ECLI:NL:GHSHE:2020:998
Gerechtshof 's-Hertogenbosch
- Hoger beroep
- Rechtspraak.nl
Hoger beroep inzake opheffing bewind over goederen van rechthebbende
In deze zaak gaat het om een hoger beroep van de rechthebbende tegen een beschikking van de rechtbank Zeeland-West-Brabant, waarin het verzoek tot opheffing van het bewind over haar goederen werd afgewezen. De rechthebbende, die in een moeilijke financiële situatie verkeert en een bijstandsuitkering ontvangt, heeft verzocht het bewind op te heffen omdat zij in staat zou zijn haar eigen financiën te beheren. Tijdens de mondelinge behandeling op 11 februari 2020 was de rechthebbende aanwezig, maar bleef zij buiten de zittingszaal. Haar advocaat, mr. P.W. Bakkum, heeft haar vertegenwoordigd. De bewindvoerder is niet verschenen.
Het hof heeft kennisgenomen van de eerdere beschikking van de rechtbank en de argumenten van de rechthebbende. De rechthebbende heeft aangevoerd dat zij door de geboorte van haar dochter in 2018 extra financiële behoeften had, maar dat de bewindvoerder haar geen extra geld wilde geven. Het hof overweegt dat de bewindvoerder haar taken naar behoren heeft uitgevoerd, aangezien de schulden van de rechthebbende zijn afgelost en haar financiële situatie verbeterd is. Het hof concludeert dat de noodzaak voor het bewind nog steeds bestaat, omdat de rechthebbende onvoldoende heeft aangetoond dat zij in staat is haar financiën zelf te beheren.
De rechthebbende heeft ook plannen om te verhuizen, maar deze zijn nog niet concreet. Het hof bekrachtigt de beschikking van de rechtbank en wijst het verzoek van de rechthebbende af. De beslissing is genomen door een collegiaal hof, bestaande uit drie rechters, en is openbaar uitgesproken op 19 maart 2020.

## Opdrachten
1) Neem uit de uitspraak het stuk over dat begint met "Het hof heeft" en eindigt met "zelf te beheren.", en zet daarin "beheerder" in plaats van "bewindvoerder".
2) Beantwoord de volgende vragen over de uitspraak.
(a) Op welke datum was de mondelinge behandeling?
(b) In welk jaar werd de dochter van de rechthebbende geboren?
(c) Uit hoeveel rechters bestond het hof?
3) Noem alle personen die de uitspraak vermeldt, met naam of functie.
De records hieronder komen uit een andere bron dan de uitspraak.

## Inhoud gegevensset

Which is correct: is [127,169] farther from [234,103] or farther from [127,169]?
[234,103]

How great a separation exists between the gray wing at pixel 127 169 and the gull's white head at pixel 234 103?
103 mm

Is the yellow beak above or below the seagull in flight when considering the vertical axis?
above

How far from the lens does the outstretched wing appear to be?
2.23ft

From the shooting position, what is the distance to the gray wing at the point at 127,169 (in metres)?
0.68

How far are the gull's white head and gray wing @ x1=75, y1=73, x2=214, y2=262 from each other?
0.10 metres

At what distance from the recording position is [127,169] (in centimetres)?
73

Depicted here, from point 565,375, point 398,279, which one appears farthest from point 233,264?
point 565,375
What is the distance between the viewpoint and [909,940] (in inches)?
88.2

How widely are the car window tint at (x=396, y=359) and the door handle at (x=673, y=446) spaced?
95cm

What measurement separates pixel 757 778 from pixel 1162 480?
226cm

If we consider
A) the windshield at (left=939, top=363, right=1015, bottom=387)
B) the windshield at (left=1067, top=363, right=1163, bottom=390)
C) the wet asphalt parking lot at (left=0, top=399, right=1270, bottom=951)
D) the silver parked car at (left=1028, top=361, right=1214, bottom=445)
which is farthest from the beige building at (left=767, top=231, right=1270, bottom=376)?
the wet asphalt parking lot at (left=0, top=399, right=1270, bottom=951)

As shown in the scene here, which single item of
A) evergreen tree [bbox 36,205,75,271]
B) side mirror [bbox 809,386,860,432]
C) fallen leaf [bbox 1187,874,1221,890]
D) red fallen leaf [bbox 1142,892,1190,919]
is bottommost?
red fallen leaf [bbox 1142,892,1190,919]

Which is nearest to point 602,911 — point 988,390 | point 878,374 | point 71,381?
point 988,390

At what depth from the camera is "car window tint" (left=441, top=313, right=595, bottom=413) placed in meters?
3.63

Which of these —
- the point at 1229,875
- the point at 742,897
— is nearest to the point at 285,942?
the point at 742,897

## Antwoorden
1)
Het hof heeft kennisgenomen van de eerdere beschikking van de rechtbank en de argumenten van de rechthebbende. De rechthebbende heeft aangevoerd dat zij door de geboorte van haar dochter in 2018 extra financiële behoeften had, maar dat de beheerder haar geen extra geld wilde geven. Het hof overweegt dat de beheerder haar taken naar behoren heeft uitgevoerd, aangezien de schulden van de rechthebbende zijn afgelost en haar financiële situatie verbeterd is. Het hof concludeert dat de noodzaak voor het bewind nog steeds bestaat, omdat de rechthebbende onvoldoende heeft aangetoond dat zij in staat is haar financiën zelf te beheren.

2)
(a) 11 februari 2020
(b) 2018
(c) Drie

3)
- de rechthebbende
- haar dochter
- haar advocaat, mr. P.W. Bakkum
- de bewindvoerder
- de drie rechters van het hof